Ощущая укол злости и обиды, я немедленно поднимаю взгляд.
— Так и есть, — говорит, и диагноз ставит, — Это ты не понимаешь, Вера. Скажи мне. Как ты собралась жить дальше? — он кладет локти на стол, и наклоняется ближе, цепко смотря в глаза. — Тебе ведь не пятьдесят? И даже не сорок? Но пусть так. Возраст не играет существенной роли. Просто подумай. На секунду представь, что ты хочешь сделать со своей жизнью. Чего себя лишить. Ты откажешься от детей? Не хочешь стать матерью?
— О чем вы? Какое это имеет отношение…
— Прямое, — Вадим Геннадьевич резко осекает меня, и я умолкаю. Говорит, как отец, отчитывающий нерадивую дочь. — В иной ситуации, не будь твой отец моим близким другом, я бы не стал даже заморачиваться. Ну, убивается горем женщина, и что поделать? Я видел таких десятки, Вера. И каждый раз на этом стуле, слышал одно и то же — как жить дальше? Но знаешь, что главное в этом вопросе? Какое слово наполняет его смыслом?

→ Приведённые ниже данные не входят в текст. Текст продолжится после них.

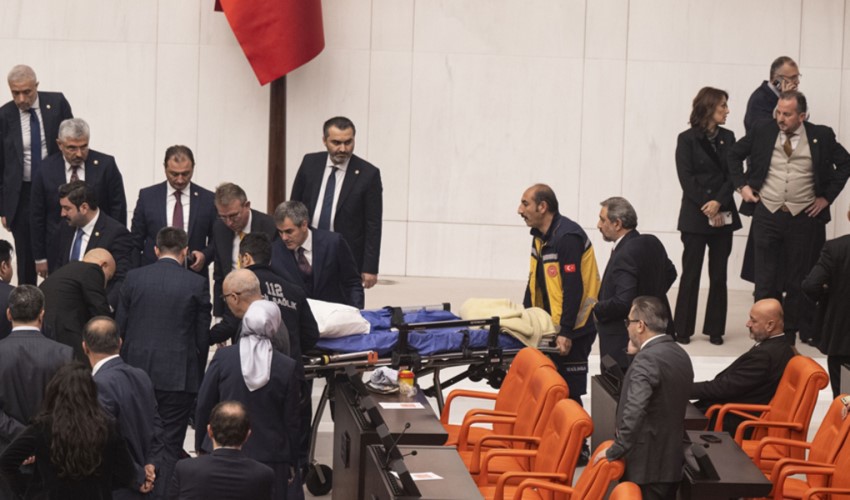 Saadet Partisi Kocaeli Milletvekili Bitmez için TBMM'de cenaze töreni düzenlendi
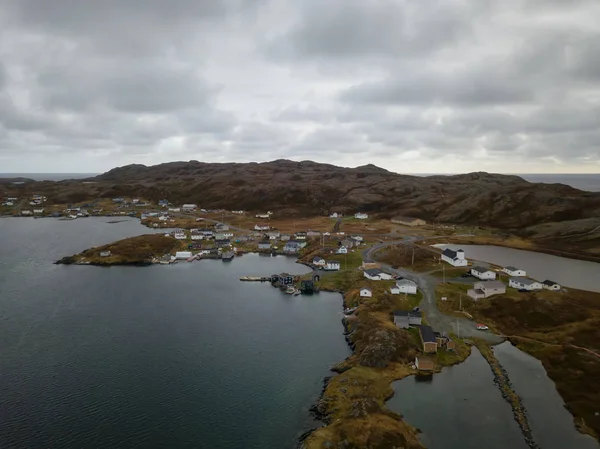 Vue Aérienne Une Petite Ville Sur Une Côte Rocheuse Océan — Photo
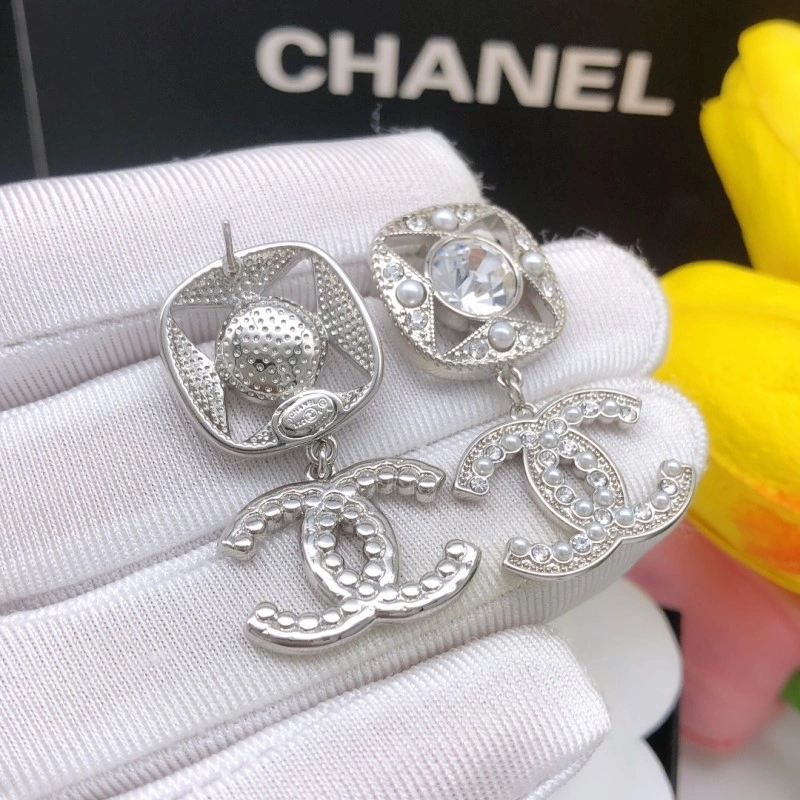 Chanel Earrings Lightweight 219608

Взгляд расфокусирован, а я дышу слишком глубоко. Он прав в каждом слове. Умом я это понимаю, но вот решиться не могу. Из любви не могу. Для меня Алексей до сих пор такой же. Он все еще здоров, и вера в то, что он встанет на ноги, почему-то не уходит. Не убить ее ничем. Разве что заставить обмануться, что это конец. Возможно, я живу и сама самообманом. Да только он один спасает. Дышать позволяет, и мне становится легче. Наврать самой себе ведь проще всего. Так горе не кажется абсолютным, а жизнь законченной.
— Жизнь? — тихо спрашиваю. — Вы это слово выделили в вопросе, что с ней делать дальше? — смотрю в глаза доктора, а в них тоже надежда.

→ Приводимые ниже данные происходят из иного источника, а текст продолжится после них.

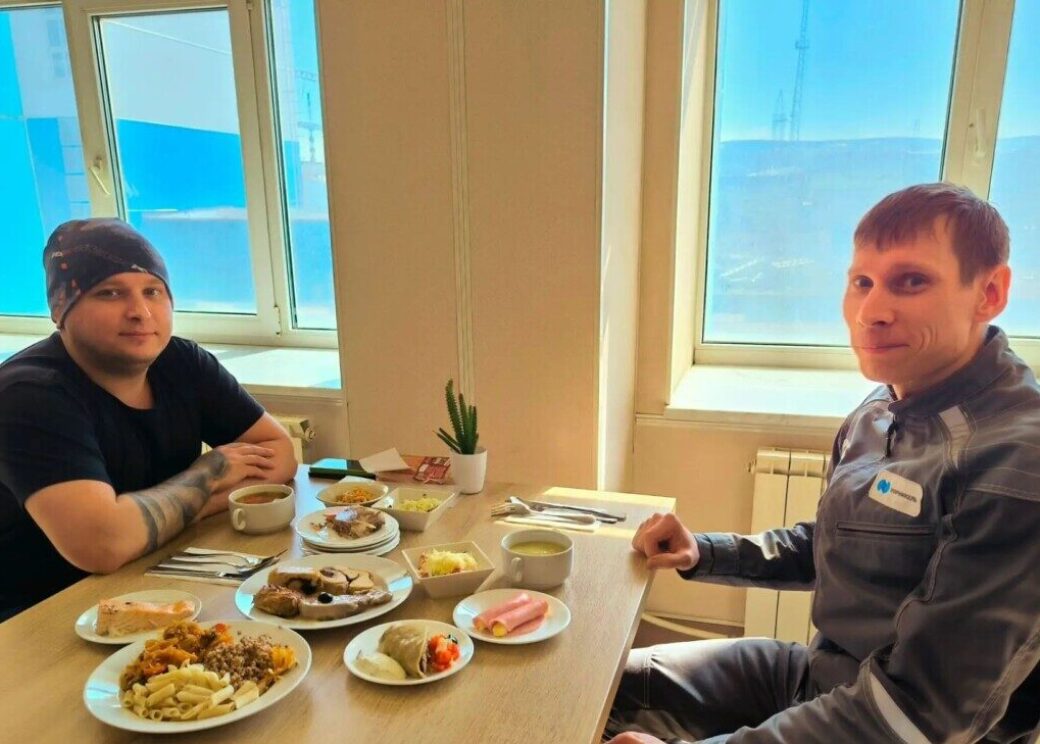 От тартара до шашлыка из сёмги: чем угощают в столовых «Норникеля» в честь Дня металлурга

— Вера, я хочу, чтобы ты посмотрела кое-что. Я не показывал тебе томограммы Алексея раньше. Думаю, пора. — Он кладет передо мной папку и раскрывает ее.
Наспех вытираю слезы и сажусь ближе. В такие моменты я быстро и стремительно оживаю. Потому что это важно, а остальное нет. Так я живу два года.
— Вот область мозга, которая пострадала в результате травмы, — он указывает на часть снимка. — Я не буду углубляться в профессиональные термины. Объясню проще, и так, чтобы максимально разъяснить ситуацию на данный момент.
Я киваю и поднимаю взгляд. По телу гуляет уже привычная тревога.
— Повреждения таковы, что я не могу восстановить нейронные связи, Вера. Это значит, что, несмотря на незначительные повреждения спинного мозга, мы не сможем вернуть подвижность. Отек и кома повлекли необратимые процессы, Вера. Их можно только приостановить, но это приговор. И я больше не намерен вселять в тебя лживые надежды. Они тебя убивают, и разрушают твою жизнь.
Кажется, дрожит каждый мускул на лице. Я со всей силы сжимаю губы в тонкую линию с одной целью — не разрыдаться опять.
— Он не встанет? — умоляющим голосом, полным слез, шепчу: — Вообще-вообще никогда? И не заговорит? Даже этого не сможет?
— Даже этого, Вера. Прости.
— Господи. — я закрываю глаза, и обхватываю лицо руками.
— Отпусти его.
Сделав глубокий вдох, обращаю взгляд к доктору, и больше не вижу в нем опоры. Нет в его глазах надежды. Больше нет.